SELECTED EXTRACT —

____________

Report: Venezuela’s Self-Proclaimed Rightful President in D.C. to Meet Biden

Edmundo Gonzalez, who represented Venezuela's main opposition coalition in the July presid
AP Photo/Jacquelyn Martin

Exiled Venezuelan opposition presidential candidate Edmundo González is slated to meet with outgoing U.S. President Joe Biden on Monday, the Spanish news agency EFE reported.

González, who fled to Spain in after the socialist Maduro regime issued an arrest warrant against him, is recognized by the United States and several other countries as the winner of the fraudulent July 28 presidential election, a sham electoral event that both he and socialist dictator Nicolás Maduro claim to have won.

The 75-year-old former diplomat is presently conducting a whirlwind tour across several Latin American nations and the United States ahead of January 10, 2025 — the date when both he and Maduro say they will be sworn into the presidency of Venezuela. González has insisted that he will return to Caracas to be inaugurated, to which the Maduro regime responded last week by placing a $100,000 bounty against him.

Unnamed official sources with knowledge of the logistics of González’s visit told EFE that the Venezuelan opposition candidate will meet President Biden on Monday. EFE reported that González expects to meet with Biden to continue searching for support ahead of the January 10 inauguration date. González announced his arrival in Washington on Sunday.

González kicked off his whirlwind tour on Saturday with a visit to Buenos Aires, Argentina, where he met with President Javier Milei. Milei, a staunch anti-communist, stressed “the need to strengthen regional collaboration to build a prosperous Latin America free from the oppressive yoke of any type of dictatorial and socialist regime.”

González continued his tour with a brief visit to Uruguay, where he met with outgoing President Luis Lacalle Pou and held an online meeting with Paraguayan President Santiago Peña before traveling to the United States. The Venezuelan opposition candidate will reportedly travel to Panama on January 8 to meet with President José Raúl Mulino and will then visit the Dominican Republic to meet with President Luis Abinader.

The July 28 sham presidential election has been widely described as fraudulent by several countries and international organizations. While Venezuela’s National Electoral Council (CNE) proclaimed Maduro the winner of the fraudulent election, it has refused to publish voter data that can corroborate the dictator’s claimed victory.

The Venezuelan opposition contested the election and published nationwide voter tallies collected on the day of the election that they claim demonstrate that González defeated Maduro in a landslide. The opposition published digital copies of the tallies on a website.

____________

(Stored items from a collection)
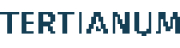 Tertianum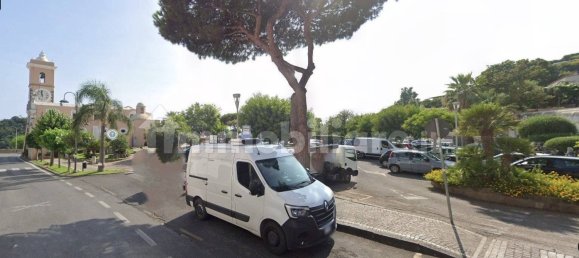 2 bedrooms Apartment in Barano d'Ischia, Italy No. 285345 13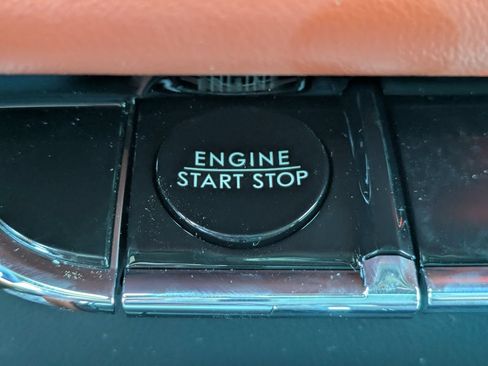 New 2026 Lincoln Aviator Reserve RWD image 29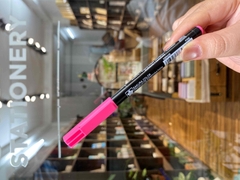 Bút cọ KOI coloring brush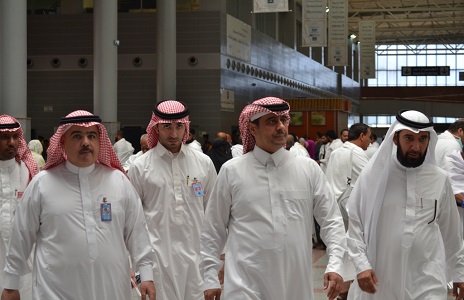 مركز المعلومات الوطني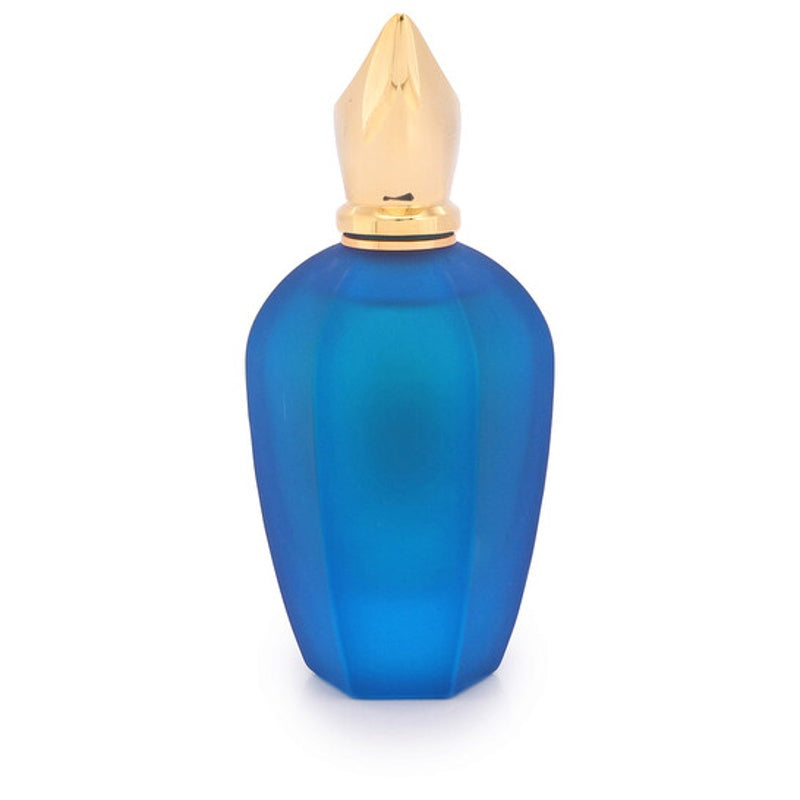 Perfume Shooting Stars Blue Hope Eau De Parfum 100ml - Mercado de Luxo - O Maior E-Commerce de Bens, Produtos e Serviços de Luxo do Brasil.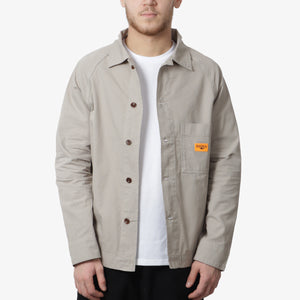 Service Works Ripstop FOH Jacket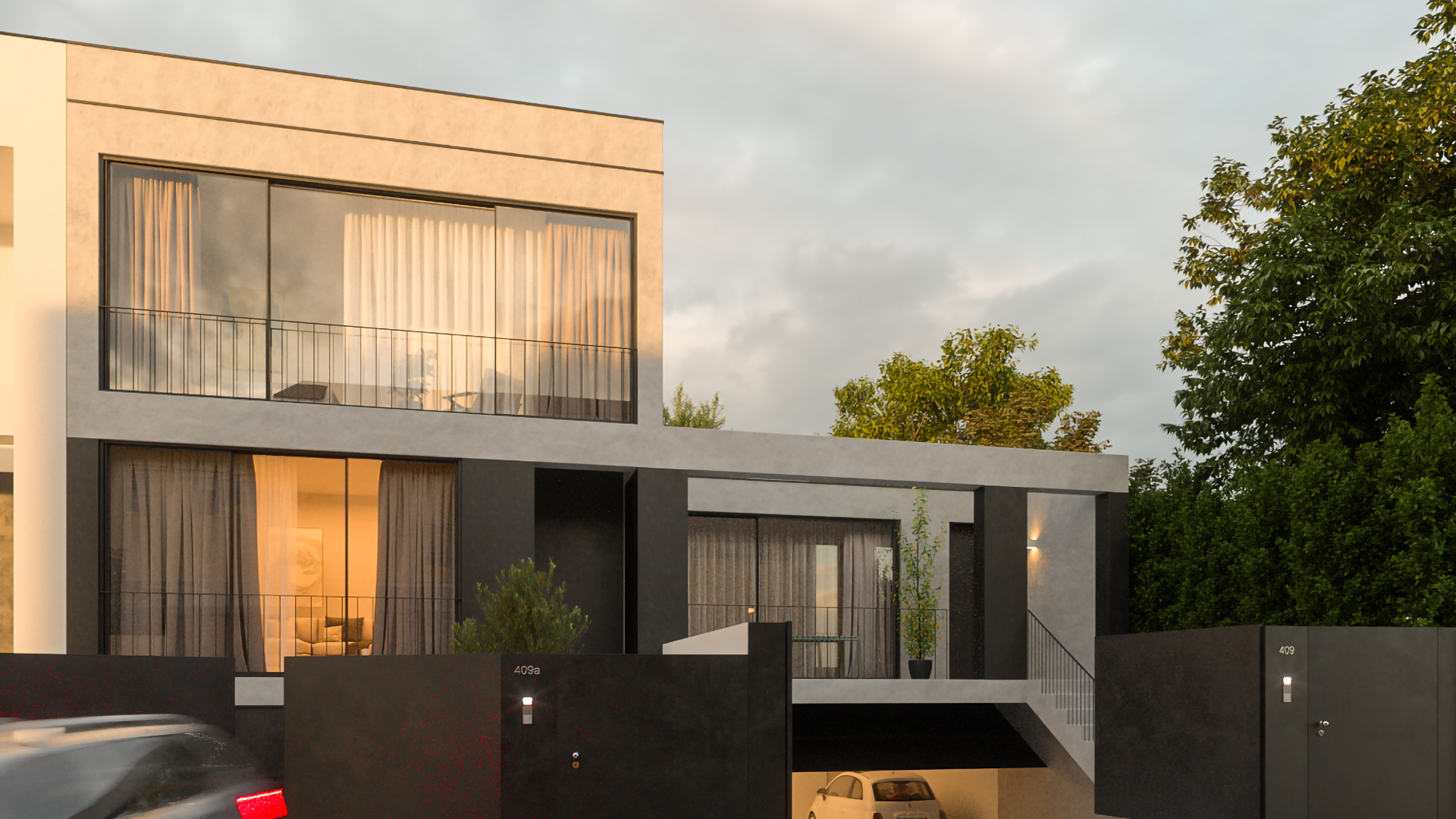 Villa Moniz V3 — imagem 1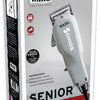 Wahl Senior
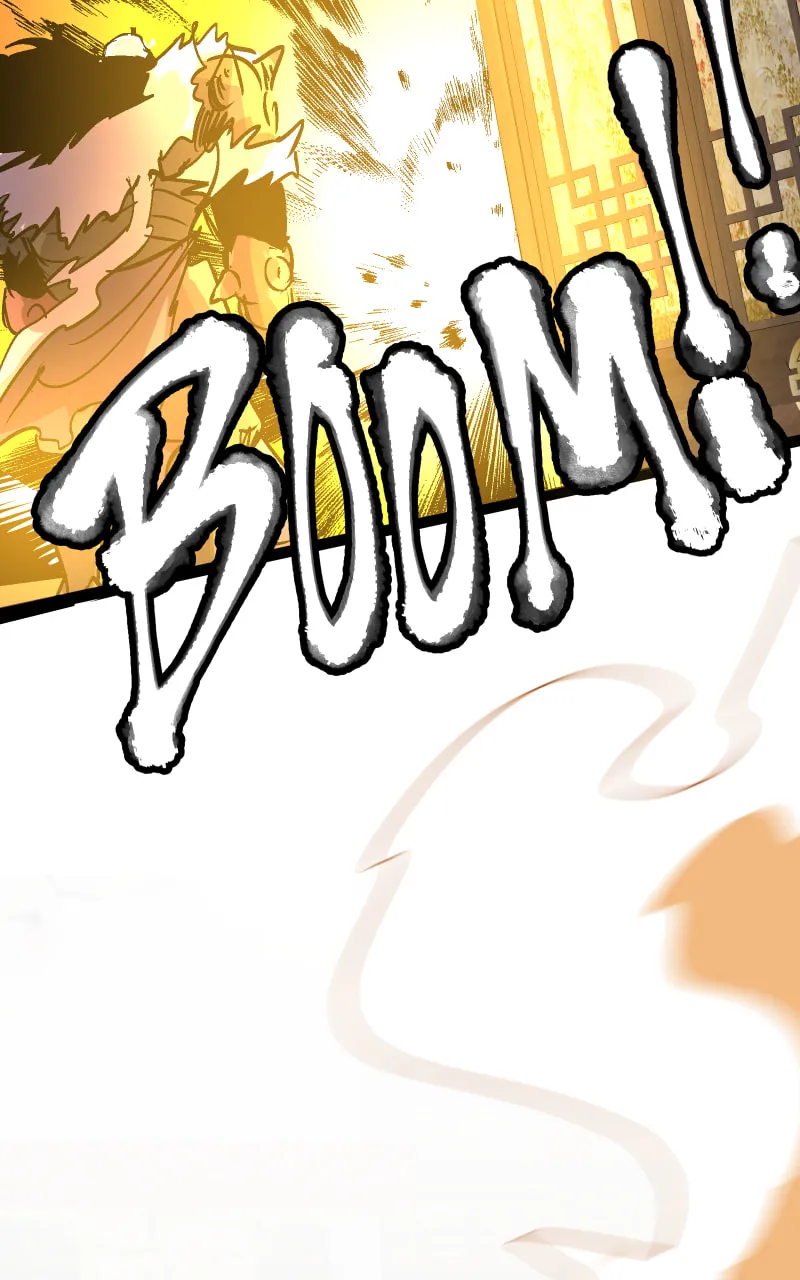 Read Just a Goblin chapter 39 image 75 on Lezhin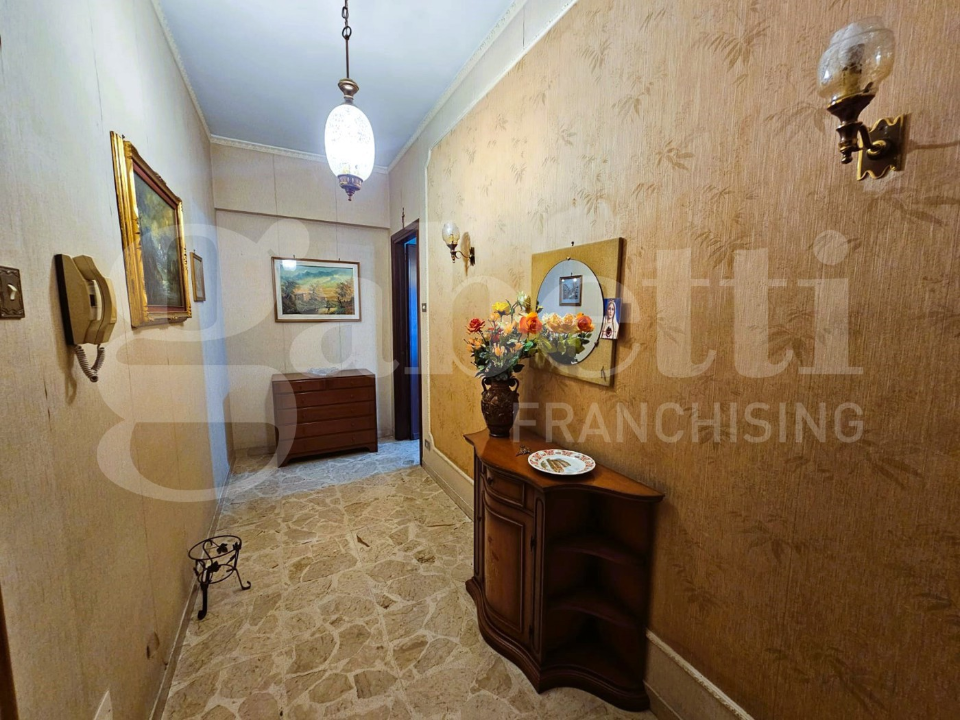 Appartamento - Image 6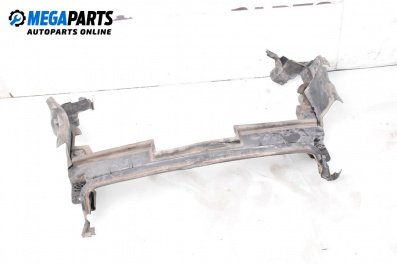 Front slam panel for Mercedes-Benz M-Class SUV (W164) (07.2005 - 12.2012), suv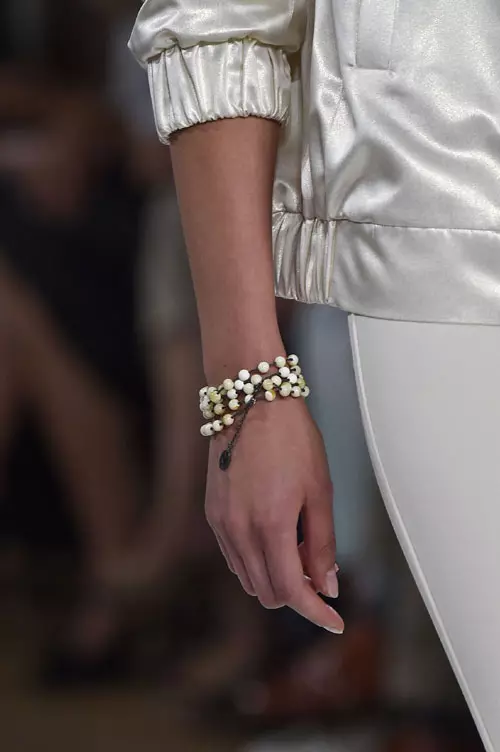 Valentin Yudashkin primavara vara 2015 accesorii (2)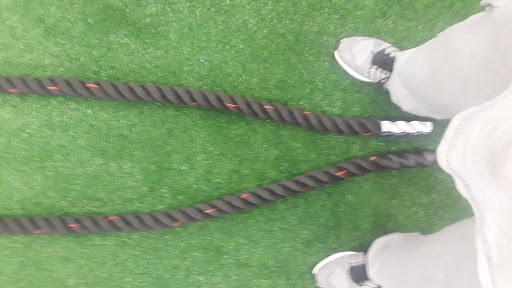 Gym «LA Fitness», reviews and photos, 30273 Plymouth Rd, Livonia, MI 48150, USA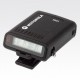 LS355-Numeric Pager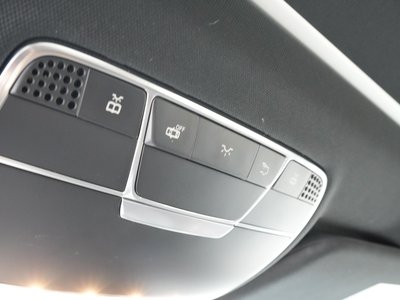 2013 Mercedes-BENZ S-CLASS — миниатюра 54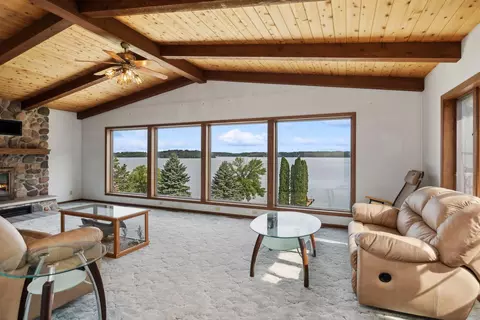 8855 Shields Lake Path, Faribault, MN 55021 photo 8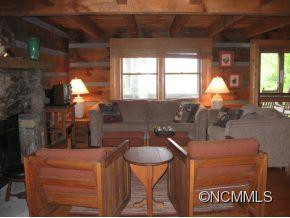 32 Walker Mountain Lane - Photo 4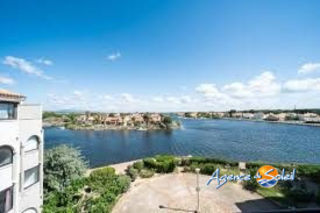  Appartement � louer 2 pi�ces 25 m�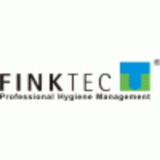 FINK TEC GmbH
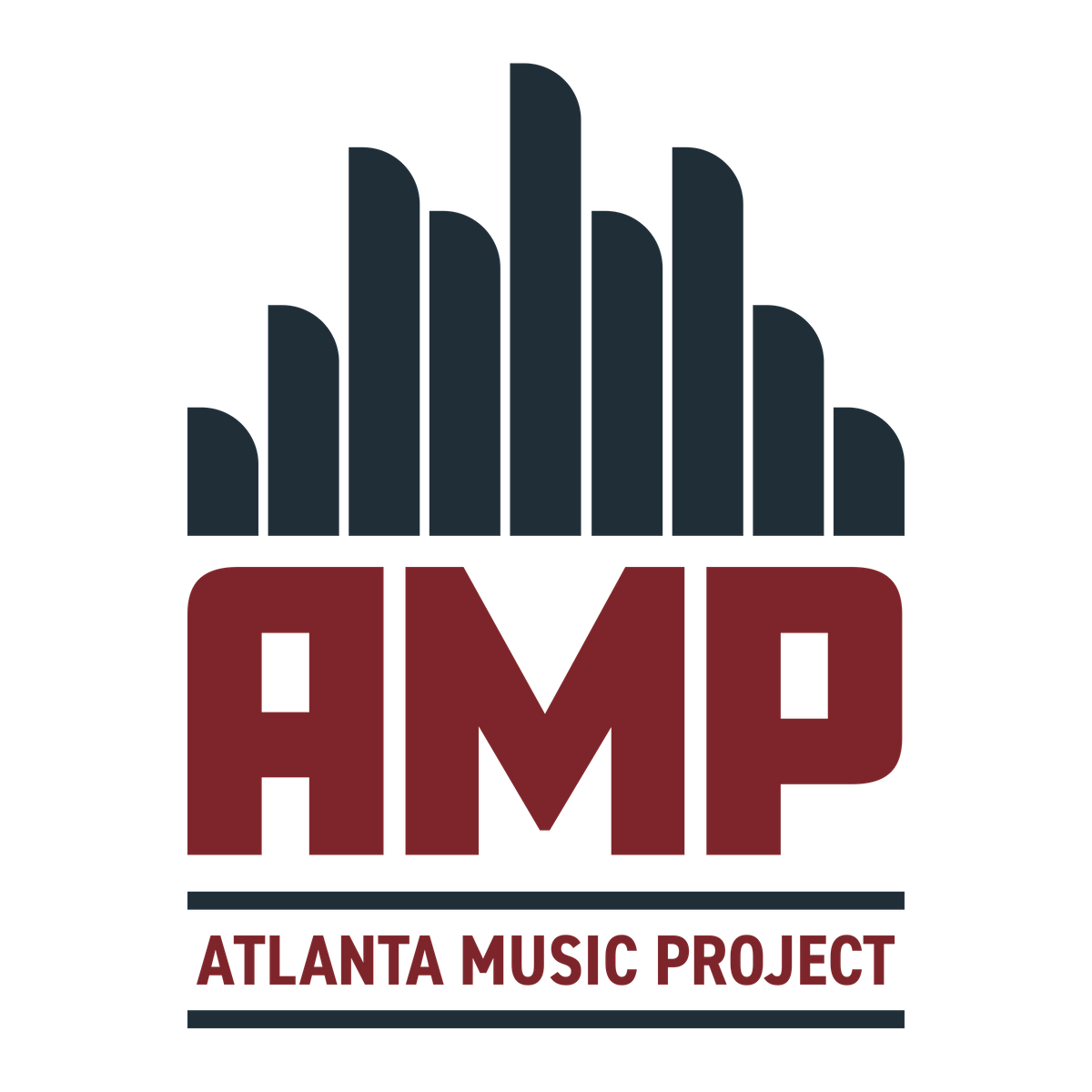 AMP Academy Music of the African Diaspora Recital III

____________

EXERCISES —
• 1. According to the article on Edmundo González's tour, what bounty did the Maduro regime place against him?
• 2. Name every president that the article on Edmundo González's tour says he met, held a meeting with, or is set to meet.
• 3. Carry on the article on Edmundo González's tour, starting after its final sentence.

REPLIES —
• 1. $100,000.

• 2. Joe Biden (United States), Javier Milei (Argentina), Luis Lacalle Pou (Uruguay), Santiago Peña (Paraguay), José Raúl Mulino (Panama), Luis Abinader (Dominican Republic)

• 3.
Neither González nor any member of the Venezuelan opposition has given public details as to how González intends to travel to Caracas to be sworn in as president on January 10 while avoiding the arrest warrant and $100,000 bounty against him. 

WATCH — Watch: Billboard of Maduro Set Ablaze amid Venezuelan Election Protests:

After several former Latin American presidents expressed their intention to accompany González to Caracas for his inauguration, the head of the Venezuelan National Assembly Jorge Rodríguez threatened on Sunday to declare anyone who accompanies the opposition candidate persona non grata and their presence in the country an act of “invasion.” Venezuelan opposition leader María Corina Machado called on Venezuelans living in the country and abroad to head to the streets on Thursday, January 9, and peacefully protest against the Maduro regime.

González published a video on social media calling for the Venezuelan Armed Forces to overcome “the challenges” that the country faces and “defend popular sovereignty,” which he claimed was evident in the results of the sham presidential elections presented by the opposition.

“According to the 1999 Constitution, promoted by [late socialist dictator] Hugo Chávez Frías on January 10, by the sovereign will of the Venezuelan people, I must assume the role of commander in chief, with the responsibility of protecting our families and directing our efforts toward a future of well-being and prosperity for all Venezuelans,” González said.

The developing situation in Venezuela and the upcoming swearing in of both Maduro and González mark the second time in a row that Venezuela has “dual presidents,” with each contesting the position from one another — echoing the events that surrounded the interim presidency of Juan Guaidó.

After Nicolás Maduro held a fraudulent presidential election in 2018, the Venezuelan National Assembly — at the time controlled by the opposition — acted in response to what the nation’s constitution describes as a “rupture in the democratic order.” Guaidó, who at the time was the head of the parliament, was installed as interim president of Venezuela in January 2019.

The interim presidency was established as a result of Maduro illegally usurping the position through the fraudulent election, with the clear intention of ousting Maduro’s illegitimate usurpation of power and restoring democracy in Venezuela through the establishment of a transitional government and free elections.

While Guaidó’s interim presidency received the support of the United States and much of the free world, it did not manage to exercise any power in Venezuela. Maduro and his socialist regime retained full control of the country and its institutions, effectively leaving Guaidó as a symbolic figure.

Ultimately, the Maduro regime ousted the opposition-led National Assembly in yet another fraudulent election in late 2020, forcing many of its members into exile. After failing to achieve all of its promised goals, the ousted opposition lawmakers voted to dissolve Guaidó’s interim presidency in December 2022 in an improvised Zoom call riddled with tech issues, leaving Maduro’s illegitimate presidency the sole uncontested seat of power in Venezuela. Guaidó was eventually deported from Colombia to Miami in 2023, where he resides with his family ever since.